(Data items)
[Start of Attachment]
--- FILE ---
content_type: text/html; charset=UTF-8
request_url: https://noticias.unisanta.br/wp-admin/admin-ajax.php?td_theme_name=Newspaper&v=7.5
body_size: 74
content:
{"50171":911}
[End of Attachment]
[Start of Attachment]
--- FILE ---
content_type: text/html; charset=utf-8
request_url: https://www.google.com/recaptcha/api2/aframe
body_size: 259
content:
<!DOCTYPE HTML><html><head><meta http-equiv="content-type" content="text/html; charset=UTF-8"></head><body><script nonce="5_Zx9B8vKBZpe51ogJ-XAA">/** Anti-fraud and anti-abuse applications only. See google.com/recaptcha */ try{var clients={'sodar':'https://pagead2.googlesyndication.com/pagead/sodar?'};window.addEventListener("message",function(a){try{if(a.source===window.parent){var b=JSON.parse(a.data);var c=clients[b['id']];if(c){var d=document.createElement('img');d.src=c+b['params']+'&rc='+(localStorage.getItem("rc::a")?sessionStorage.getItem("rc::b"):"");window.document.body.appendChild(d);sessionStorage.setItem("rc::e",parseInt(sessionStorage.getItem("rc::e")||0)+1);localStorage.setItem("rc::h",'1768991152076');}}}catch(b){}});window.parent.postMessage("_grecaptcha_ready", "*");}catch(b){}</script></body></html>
[End of Attachment]
◆ **What the exercise asks**
With the line holding "body_size: 259" as the first and the line holding "Anti-fraud and anti-abuse" as the last, set down that range of the entries above exactly, and nothing else.

◆ **The answer**
body_size: 259
content:
<!DOCTYPE HTML><html><head><meta http-equiv="content-type" content="text/html; charset=UTF-8"></head><body><script nonce="5_Zx9B8vKBZpe51ogJ-XAA">/** Anti-fraud and anti-abuse applications only. See google.com/recaptcha */ try{var clients={'sodar':'https://pagead2.googlesyndication.com/pagead/sodar?'};window.addEventListener("message",function(a){try{if(a.source===window.parent){var b=JSON.parse(a.data);var c=clients[b['id']];if(c){var d=document.createElement('img');d.src=c+b['params']+'&rc='+(localStorage.getItem("rc::a")?sessionStorage.getItem("rc::b"):"");window.document.body.appendChild(d);sessionStorage.setItem("rc::e",parseInt(sessionStorage.getItem("rc::e")||0)+1);localStorage.setItem("rc::h",'1768991152076');}}}catch(b){}});window.parent.postMessage("_grecaptcha_ready", "*");}catch(b){}</script></body></html>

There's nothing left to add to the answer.